No layoffs are planned, he said, and service will continue to be offered under the Cellular One brand name. The corporate name, however, will change to American Cellular.

“Clearly this is a consolidating industry,” said Steven Price, who said he will stay on with PriCellular long enough to ensure a smooth close to the transaction but wouldn’t reveal plans beyond that. “We’ve seen a number of transactions in the last few months, and we’ll probably see a number more in the next few months.”

The transaction is expected to close this summer and is subject to various approvals.

PriCellular has been a darling of Wall Street, outperforming the S&P500 by 63 percent during the last three-and-a-half years, according to BT Alex. Brown’s report. The only stock to outperform PriCellular’s on the firm’s index is Price Communications Corp., the company run by Robert Price. Price Communications recently acquired Palmer Wireless Inc.

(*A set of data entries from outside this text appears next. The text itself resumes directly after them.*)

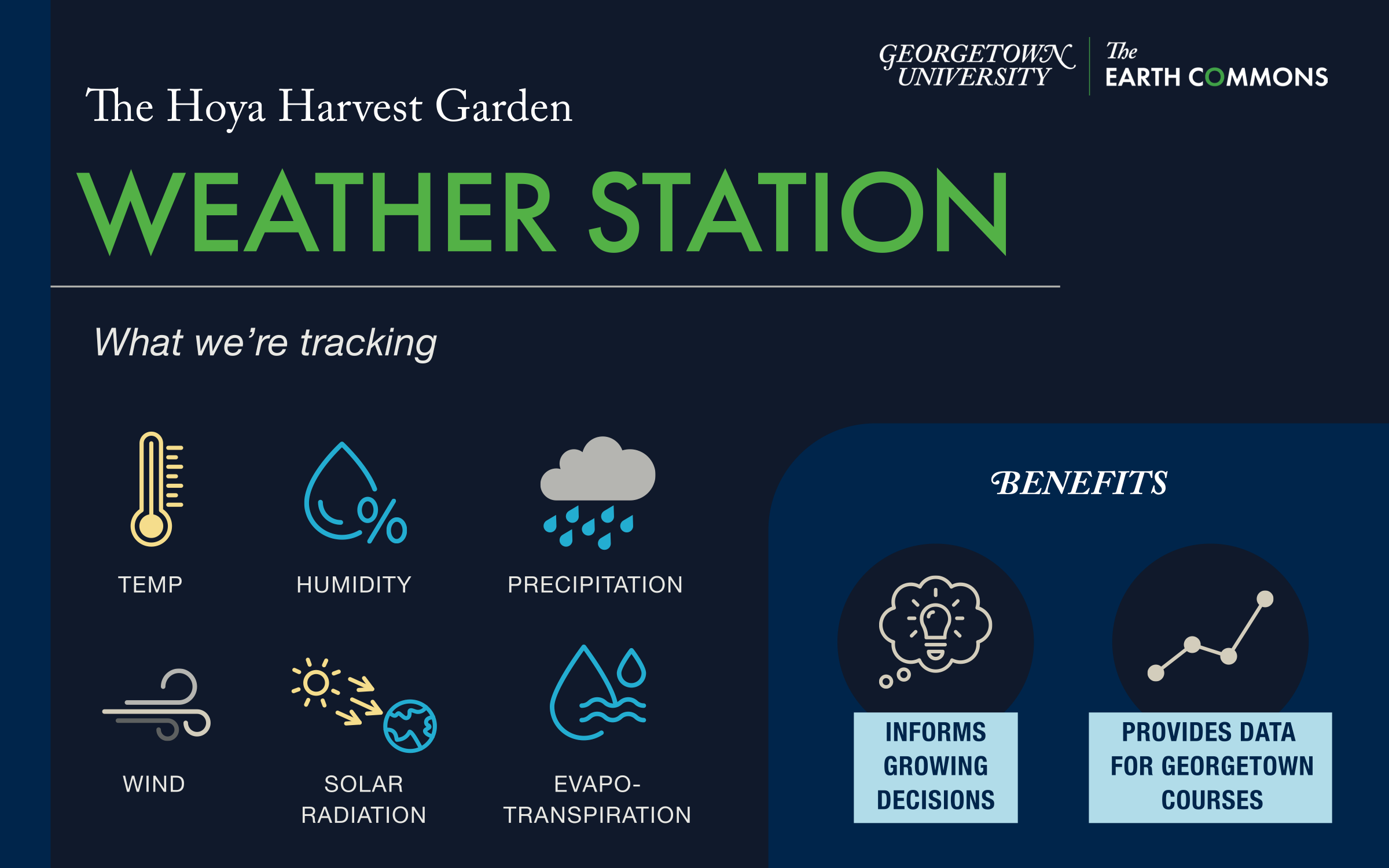 GEORGETOWN UNIVERSITY

The EARTH COMMONS

The Hoya Harvest Garden

WEATHER STATION

What we're tracking

TEMP

HUMIDITY

PRECIPITATION

WIND

SOLAR RADIATION

EVAPO-TRANSPIRATION

BENEFITS

INFORMS GROWING DECISIONS

PROVIDES DATA FOR GEORGETOWN COURSES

PriCellular “is an attractive property,” said Jeffrey Hines, an analyst with BT Alex. Brown. “It is well insulated in terms of cash flows because its markets are not on the radar maps of PCS and Nextel [Communications Inc.] competition.”

PriCellular operates four clusters in primarily rural areas. The company’s markets include a cluster around Minnesota, Wisconsin and Michigan; a cluster in Ohio, West Virginia and Pennsylvania; a cluster in New York; and a cluster in Kentucky and Tennessee. The company has a subscriber base totalling about 250,000.

“When my Dad started buying assets in 1994, people kept saying it was too late to get into this industry,” said Steven Price. “They said `you’ll never be able to get even half a million pops or even one cluster.’ We disagreed.”

Within three years, PriCellular has acquired properties to cover more than 5.1 million pops and boasts a penetration rate of nearly 5 percent.

So why sell when the company is experiencing so much success?

“Ultimately, we have to respond to shareholders, and if a proposal comes along with this kind of value, then you have to take a close look at it,” said Price. “This is a very attractive deal for our shareholders.”